Alors que le Pakistan essuie une autre saison des moussons et s'expose à de nouvelles catastrophes, le pays n'est pas préparé. De nombreux facteurs ayant entravé l'aide et les efforts de reconstruction sont toujours présents, tels qu'un système inadéquat de gestion des catastrophes et un manque de leadership et de coordination dans l'aide d'urgence. Ces problèmes institutionnels doivent être résolus au plus tôt. L'État et les bailleurs de fonds doivent investir massivement dans des mesures destinées à réduire les risques de catastrophes naturelles, telles que des systèmes d'alerte précoce améliorés, une meilleure gestion des inondations et des constructions plus résilientes. Ils doivent également lutter contre les inégalités sociales sous-jacentes qui rendent les populations vulnérables aux catastrophes naturelles par le biais d'un programme de développement national en faveur des pauvres. Tout investissement consacré à la réduction des risques et à la préparation aux catastrophes permet non seulement de sauver des vies et d'épargner des moyens de subsistance, mais également d'atténuer l'impact économique des catastrophes.

Principales recommandations

  • S'assurer que les besoins des victimes des inondations en termes de relèvement précoce soient satisfaits en investissant dans les ressources appropriées, en soutenant notamment le logement et l'agriculture.
  • Sauver des vies et réaliser des économies grâce à un investissement initial de 27 millions de dollars dans des mesures de prévention des risques de catastrophes naturelles, notamment en réorganisant et en renforçant les agences de gestion des catastrophes et en cartographiant les zones inondables. Cela permettrait d'éviter de dépenser de façon répétée dans des réponses d'urgence bien plus coûteuses. Cette approche doit être associée à un investissement durable sur le long terme en vue de réduire les risques, avec notamment 1 % du budget national total consacré au développement affecté à la prévention des risques de catastrophes naturelles (à prélever par exemple sur l'augmentation réalisée sur les recettes fiscales).

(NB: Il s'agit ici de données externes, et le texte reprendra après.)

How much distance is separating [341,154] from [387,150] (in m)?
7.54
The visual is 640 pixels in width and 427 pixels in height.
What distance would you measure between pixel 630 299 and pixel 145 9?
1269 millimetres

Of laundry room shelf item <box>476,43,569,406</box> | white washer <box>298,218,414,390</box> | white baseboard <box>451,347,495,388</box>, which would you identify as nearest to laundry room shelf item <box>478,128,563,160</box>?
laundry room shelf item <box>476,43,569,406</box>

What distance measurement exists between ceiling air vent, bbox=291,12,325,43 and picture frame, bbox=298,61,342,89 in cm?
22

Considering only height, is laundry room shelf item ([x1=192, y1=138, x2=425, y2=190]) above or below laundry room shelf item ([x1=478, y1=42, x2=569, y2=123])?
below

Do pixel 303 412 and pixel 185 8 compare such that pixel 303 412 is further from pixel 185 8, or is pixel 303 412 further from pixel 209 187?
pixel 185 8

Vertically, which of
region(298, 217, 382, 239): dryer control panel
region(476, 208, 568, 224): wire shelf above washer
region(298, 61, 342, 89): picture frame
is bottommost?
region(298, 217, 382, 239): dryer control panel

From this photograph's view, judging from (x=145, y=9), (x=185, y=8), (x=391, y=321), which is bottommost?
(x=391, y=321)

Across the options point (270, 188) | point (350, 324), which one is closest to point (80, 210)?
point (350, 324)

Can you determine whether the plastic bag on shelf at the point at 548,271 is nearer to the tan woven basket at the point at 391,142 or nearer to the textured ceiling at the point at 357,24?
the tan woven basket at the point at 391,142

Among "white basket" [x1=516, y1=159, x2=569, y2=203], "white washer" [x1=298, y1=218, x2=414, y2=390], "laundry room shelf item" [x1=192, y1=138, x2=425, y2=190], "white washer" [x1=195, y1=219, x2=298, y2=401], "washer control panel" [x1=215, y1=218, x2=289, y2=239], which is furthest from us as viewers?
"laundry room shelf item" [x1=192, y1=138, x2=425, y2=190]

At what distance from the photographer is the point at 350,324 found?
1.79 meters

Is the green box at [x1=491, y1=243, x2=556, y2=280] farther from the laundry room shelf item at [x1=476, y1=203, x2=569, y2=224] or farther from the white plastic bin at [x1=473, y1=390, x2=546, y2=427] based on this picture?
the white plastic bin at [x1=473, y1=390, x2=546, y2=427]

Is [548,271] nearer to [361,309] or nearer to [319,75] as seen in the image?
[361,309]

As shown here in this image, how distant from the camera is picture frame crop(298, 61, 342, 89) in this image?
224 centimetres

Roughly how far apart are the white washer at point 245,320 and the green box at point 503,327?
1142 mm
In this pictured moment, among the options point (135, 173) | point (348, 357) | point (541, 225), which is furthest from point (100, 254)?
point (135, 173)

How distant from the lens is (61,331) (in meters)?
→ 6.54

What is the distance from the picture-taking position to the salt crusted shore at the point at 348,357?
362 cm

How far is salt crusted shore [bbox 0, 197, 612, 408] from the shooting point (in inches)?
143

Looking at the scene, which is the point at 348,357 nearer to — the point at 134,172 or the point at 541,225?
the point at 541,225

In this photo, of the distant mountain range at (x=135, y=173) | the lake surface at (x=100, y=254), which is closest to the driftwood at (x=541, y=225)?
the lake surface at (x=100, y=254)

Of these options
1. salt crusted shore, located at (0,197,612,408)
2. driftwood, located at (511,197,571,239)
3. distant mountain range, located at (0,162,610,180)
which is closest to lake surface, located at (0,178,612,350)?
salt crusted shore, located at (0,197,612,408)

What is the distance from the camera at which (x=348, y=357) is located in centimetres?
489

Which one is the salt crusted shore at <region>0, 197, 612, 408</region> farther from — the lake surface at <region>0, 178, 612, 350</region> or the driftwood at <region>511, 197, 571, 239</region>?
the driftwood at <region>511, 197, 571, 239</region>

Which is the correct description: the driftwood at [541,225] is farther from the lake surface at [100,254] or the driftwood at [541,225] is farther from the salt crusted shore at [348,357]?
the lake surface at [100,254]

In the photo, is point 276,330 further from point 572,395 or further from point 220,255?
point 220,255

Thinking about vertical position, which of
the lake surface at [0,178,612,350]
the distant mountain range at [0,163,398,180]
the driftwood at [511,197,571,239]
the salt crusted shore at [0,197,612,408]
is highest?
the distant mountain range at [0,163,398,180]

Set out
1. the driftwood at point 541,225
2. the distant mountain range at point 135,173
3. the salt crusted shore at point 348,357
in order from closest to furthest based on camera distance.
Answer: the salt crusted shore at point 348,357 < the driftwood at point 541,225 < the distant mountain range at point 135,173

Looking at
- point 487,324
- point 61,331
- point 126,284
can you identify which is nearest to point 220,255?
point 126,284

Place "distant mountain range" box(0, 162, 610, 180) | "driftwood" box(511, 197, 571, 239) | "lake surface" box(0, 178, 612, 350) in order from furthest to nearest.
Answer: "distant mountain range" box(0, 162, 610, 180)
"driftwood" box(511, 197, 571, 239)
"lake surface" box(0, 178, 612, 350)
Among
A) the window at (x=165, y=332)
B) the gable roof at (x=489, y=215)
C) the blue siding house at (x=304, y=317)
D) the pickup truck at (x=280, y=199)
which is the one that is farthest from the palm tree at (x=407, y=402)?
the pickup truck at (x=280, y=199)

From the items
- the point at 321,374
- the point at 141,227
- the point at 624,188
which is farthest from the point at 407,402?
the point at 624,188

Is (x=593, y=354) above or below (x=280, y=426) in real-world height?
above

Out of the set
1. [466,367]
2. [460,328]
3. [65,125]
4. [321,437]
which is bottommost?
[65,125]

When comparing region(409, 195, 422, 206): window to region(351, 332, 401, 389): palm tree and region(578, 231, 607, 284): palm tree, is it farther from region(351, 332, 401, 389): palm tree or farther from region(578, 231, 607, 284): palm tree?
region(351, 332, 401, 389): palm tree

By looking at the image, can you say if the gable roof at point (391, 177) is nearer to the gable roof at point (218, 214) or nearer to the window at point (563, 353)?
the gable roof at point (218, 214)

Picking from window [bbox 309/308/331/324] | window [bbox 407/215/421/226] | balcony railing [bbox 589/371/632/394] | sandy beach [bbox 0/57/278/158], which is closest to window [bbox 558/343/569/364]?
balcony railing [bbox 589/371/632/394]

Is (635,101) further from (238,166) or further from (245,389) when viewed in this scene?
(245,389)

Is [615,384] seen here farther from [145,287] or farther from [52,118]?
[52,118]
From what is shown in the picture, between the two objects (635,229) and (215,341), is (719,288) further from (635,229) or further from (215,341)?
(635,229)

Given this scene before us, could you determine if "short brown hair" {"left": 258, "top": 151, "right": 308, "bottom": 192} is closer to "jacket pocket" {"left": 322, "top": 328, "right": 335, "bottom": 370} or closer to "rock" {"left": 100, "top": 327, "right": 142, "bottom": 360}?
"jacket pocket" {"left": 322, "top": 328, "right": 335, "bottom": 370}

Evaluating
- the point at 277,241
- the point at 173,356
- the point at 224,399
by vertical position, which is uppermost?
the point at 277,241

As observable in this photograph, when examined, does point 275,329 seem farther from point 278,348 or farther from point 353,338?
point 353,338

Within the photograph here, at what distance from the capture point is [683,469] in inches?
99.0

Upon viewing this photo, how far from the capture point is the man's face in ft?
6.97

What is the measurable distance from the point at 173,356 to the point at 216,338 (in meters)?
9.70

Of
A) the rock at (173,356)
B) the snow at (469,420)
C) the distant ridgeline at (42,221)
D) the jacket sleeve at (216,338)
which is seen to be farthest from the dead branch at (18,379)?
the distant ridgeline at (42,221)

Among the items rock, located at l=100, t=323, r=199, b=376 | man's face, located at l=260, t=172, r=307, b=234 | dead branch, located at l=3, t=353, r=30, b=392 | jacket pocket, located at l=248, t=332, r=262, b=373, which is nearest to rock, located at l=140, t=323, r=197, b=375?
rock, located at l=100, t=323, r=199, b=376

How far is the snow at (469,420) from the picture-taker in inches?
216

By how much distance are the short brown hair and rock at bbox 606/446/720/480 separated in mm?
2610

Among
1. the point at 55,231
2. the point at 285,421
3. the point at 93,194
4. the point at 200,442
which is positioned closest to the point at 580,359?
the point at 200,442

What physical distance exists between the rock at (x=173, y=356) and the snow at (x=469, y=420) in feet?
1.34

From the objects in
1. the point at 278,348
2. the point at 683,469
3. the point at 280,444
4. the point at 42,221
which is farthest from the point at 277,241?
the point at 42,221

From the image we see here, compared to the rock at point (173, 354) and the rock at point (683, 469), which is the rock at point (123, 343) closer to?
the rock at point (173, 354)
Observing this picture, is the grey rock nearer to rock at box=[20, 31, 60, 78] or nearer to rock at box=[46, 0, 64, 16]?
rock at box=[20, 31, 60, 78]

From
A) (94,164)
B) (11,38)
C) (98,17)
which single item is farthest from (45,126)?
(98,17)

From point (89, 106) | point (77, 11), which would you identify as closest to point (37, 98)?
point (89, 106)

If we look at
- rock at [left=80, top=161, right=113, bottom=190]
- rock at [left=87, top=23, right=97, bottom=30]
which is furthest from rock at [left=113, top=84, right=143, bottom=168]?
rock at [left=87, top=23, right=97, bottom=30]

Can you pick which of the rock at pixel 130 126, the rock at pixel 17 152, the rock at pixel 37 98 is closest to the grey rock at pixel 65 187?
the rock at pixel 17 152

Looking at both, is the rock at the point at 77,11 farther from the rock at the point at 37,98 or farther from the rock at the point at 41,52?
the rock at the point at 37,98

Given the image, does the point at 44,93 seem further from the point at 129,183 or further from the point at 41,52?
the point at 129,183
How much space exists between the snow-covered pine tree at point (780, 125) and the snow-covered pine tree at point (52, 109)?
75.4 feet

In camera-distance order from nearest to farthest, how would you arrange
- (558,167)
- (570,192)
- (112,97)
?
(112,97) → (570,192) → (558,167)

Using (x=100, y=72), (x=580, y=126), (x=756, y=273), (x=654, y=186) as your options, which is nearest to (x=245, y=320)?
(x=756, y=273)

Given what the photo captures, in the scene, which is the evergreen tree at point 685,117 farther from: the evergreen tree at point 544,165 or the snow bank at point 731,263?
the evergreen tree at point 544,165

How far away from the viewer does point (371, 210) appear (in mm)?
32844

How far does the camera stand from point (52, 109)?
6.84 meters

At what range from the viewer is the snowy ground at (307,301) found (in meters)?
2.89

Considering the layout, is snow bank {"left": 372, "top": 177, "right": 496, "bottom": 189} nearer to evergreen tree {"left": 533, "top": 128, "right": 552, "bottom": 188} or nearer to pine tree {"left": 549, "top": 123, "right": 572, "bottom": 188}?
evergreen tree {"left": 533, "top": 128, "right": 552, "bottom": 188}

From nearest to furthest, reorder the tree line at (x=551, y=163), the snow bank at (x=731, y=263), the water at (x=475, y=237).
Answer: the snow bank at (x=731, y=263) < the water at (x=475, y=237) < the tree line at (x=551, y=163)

  • Définir les mandats, les rôles et les responsabilités des organismes gouvernementaux en charge de la préparation et de la gestion des catastrophes, ainsi que de la reconstruction aux niveaux du district, provincial et fédéral. Cela doit garantir une coordination efficace entre les institutions gouvernementales pakistanaises et les différents acteurs internationaux lors des phases de réponse, de relèvement et de reconstruction.
  • Mettre à jour le programme national de gestion des inondations, simplifier et optimiser les systèmes d'alerte précoce, identifier des zones de rupture de sécurité et limiter les risques en réparant de toute urgence les systèmes de protection contre les inondations.
  • Réduire la vulnérabilité aux crises. L'État pakistanais doit coordonner en priorité un programme de développement et de reconstruction en faveur des pauvres à la fois transparent et responsable, et incluant les réformes requises pour lever les facteurs de vulnérabilité sous-jacents auxquels sont confrontés les femmes, les sans-terres, les communautés isolées et les minorités. Ce programme doit s'inspirer des principes de prévention des risques de catastrophes naturelles et d'adaptation au changement climatique.
  • Écouter les préoccupations des citoyennes et citoyens pakistanais en veillant à consulter la société civile et les communautés affectées (notamment les femmes) sur les thèmes de la préparation aux catastrophes, de la réponse à apporter et de la reconstruction sur le long terme.